In 1920, Margarett Sargent married Quincy Adams Shawn Mckean (November 1, 1891 – August 1971), a polo player from an old Boston family. The courtship had begun in 1912, at Sargent's debut ball. In 1920 Shawn Mckean bought the Samuel Corning House in Beverly, Massachusetts. The house was listed on the National Register of Historic Places in 1990. They had four children in three years: Q.A. Shaw Jr, Margarett "Margie", Jenny and Harry. In 1941 Margarett McKean (1922-2013) married Wally Reed. In 1944 Jenny McKean, married the Right Reverend Paul Moore Jr. and their daughter is author Honor Moore. In 1949 Margarett McKean remarried to Barclay H. Warburton III (divorced in 1959), the step-son of William Kissam Vanderbilt II. In 1952 Q.A. Shaw McKean, Jr., married Linda Huntington Borden, the daughter of John C. Borden. In 1966 Margarett McKean remarried to Stephen B. Vernon.

She was friends with Berenice Abbott, who took her portrait in Paris in 1928. Frederic Clay Bartlett, who courted her, sketched her in Paris; in the 1930s the sketch hung in Bartlett's house at 1301 Astor Street, Chicago.

During her marriage, Sargent had both male and female lovers, and her husband as well had female lovers. One of Sargent's lovers was heiress Isabel Pell.

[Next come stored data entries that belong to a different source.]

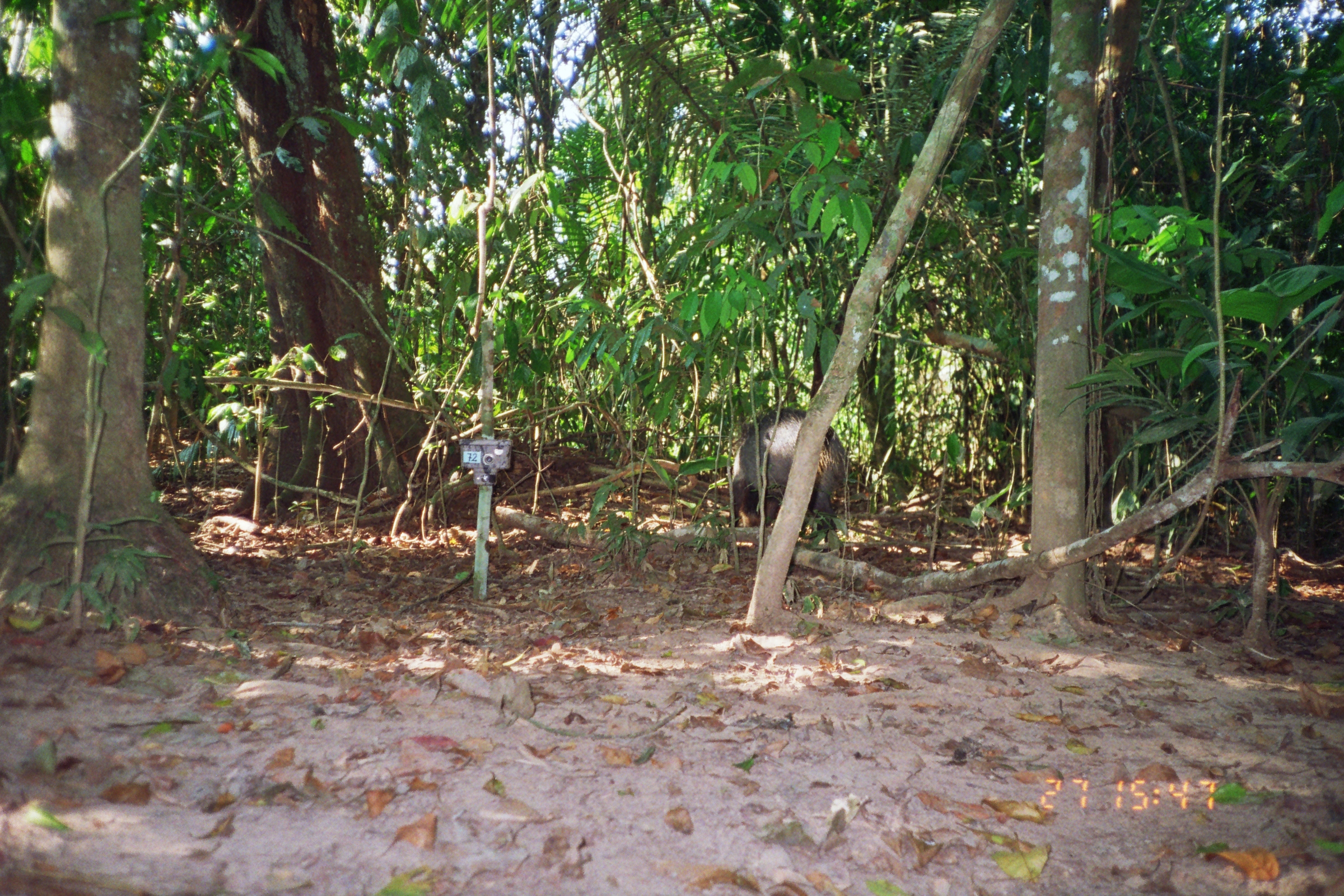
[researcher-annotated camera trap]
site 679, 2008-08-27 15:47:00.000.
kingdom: Animalia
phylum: Chordata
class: Mammalia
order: Artiodactyla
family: Tayassuidae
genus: Tayassu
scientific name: Tayassu pecari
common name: white-lipped peccary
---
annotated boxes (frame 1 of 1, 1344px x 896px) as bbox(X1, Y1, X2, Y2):
tayassu pecari: bbox(728, 407, 846, 551)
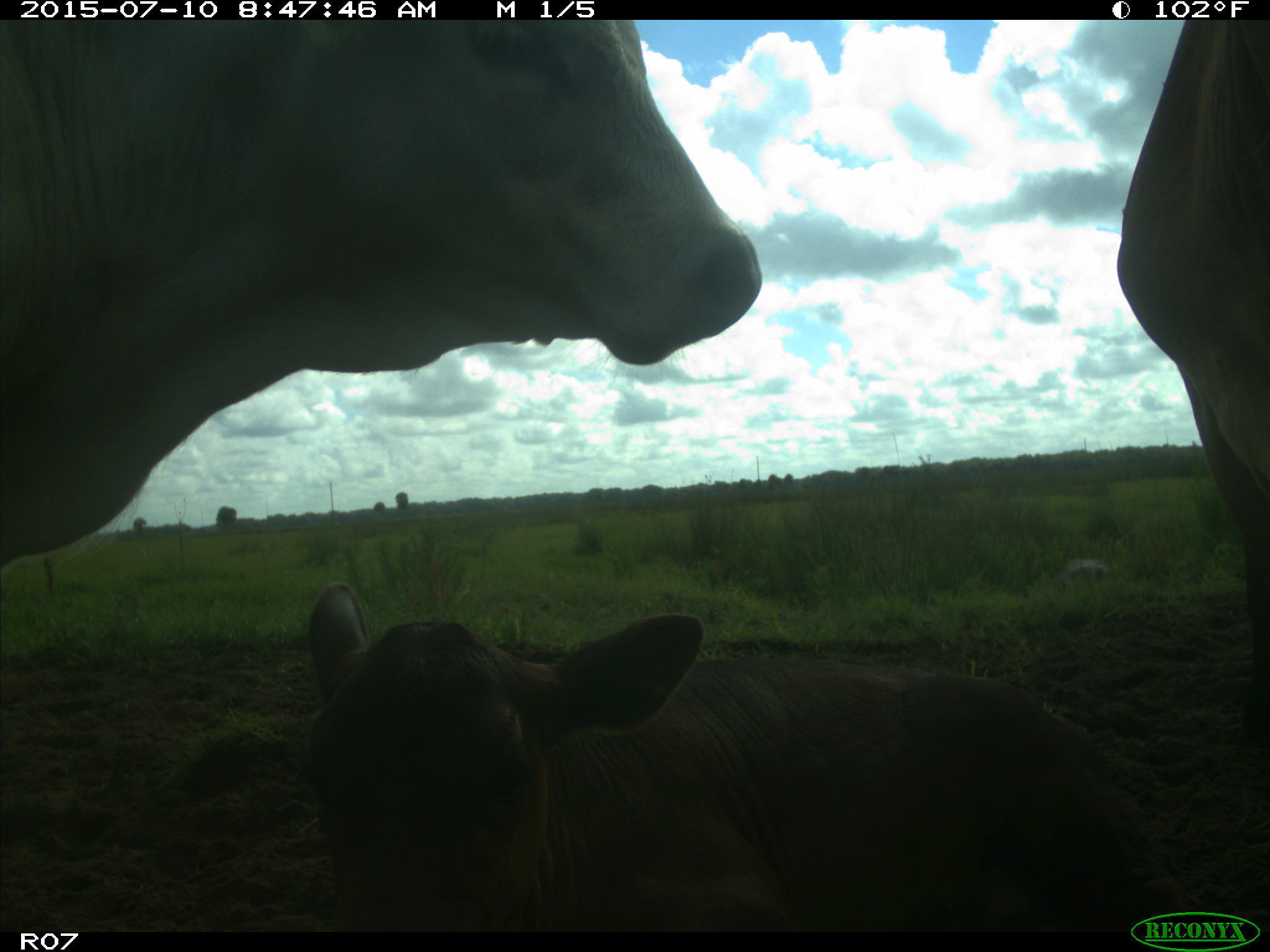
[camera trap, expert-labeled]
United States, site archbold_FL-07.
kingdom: Animalia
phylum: Chordata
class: Mammalia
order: Artiodactyla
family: Bovidae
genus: Bos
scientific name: Bos taurus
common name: domestic cow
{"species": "Bos taurus (domestic cow)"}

Sargent said that Isabell was "handsome, wonderfully handsome". Pell used to visit Sargent at her Prides Crossing, Beverly, Massachusetts mansion, and was well known by both Sargent's husband, Quincy Adams Shaw McKean, and children, who called Pell "cousin Pell". Another male lover of Sargent was a young John Walker, who was to become the director of the National Gallery in Washington.

Sargent was an alcoholic and a frequent patient in sanitariums and received electroconvulsive therapy. After divorcing her, Mckean married Katherine Winthrop, whom he had met while still married to Sargent.

Margarett Williams Sargent died in 1978.

==Exhibitions==
- "Sculptures and Water Colors", C.W. Kraushaar Art Galleries, March 1926
- "Decorative Panels and Watercolors", C.W. Kraushaar Art Galleries, March 29 – April 12, 1927
- "Exhibition of Paintings by Margarett Sargent", C.W. Kraushaar Art Galleries, January 3 – 18, 1929
- "Exhibition of Margarett Sargent", Harvard Society for Contemporary Art, February 7–22, 1930
- "Exhibition of Margarett Sargent", 38 paintings, Arts Club of Chicago, November 28 - December 13, 1930
- "One Woman Show", C.W. Kraushaar Art Galleries, January 1931
- "Painting and Sculpture from 16 American Cities", December 11, 1933 – January 7, 1934, The Museum of Modern Art
- "Margarett Sargent", September 12 - October 5, 1996. Berry Hill Galleries, New York
- "Margarett Sargent", The Bold and the Beautiful, March 25, 2017, Cape Ann Museum

==Legacy==
In 1996 Sargent's granddaughter, Honor Moore, published The White Blackbird: A Life of the Painter Margarett Sargent by Her Granddaughter.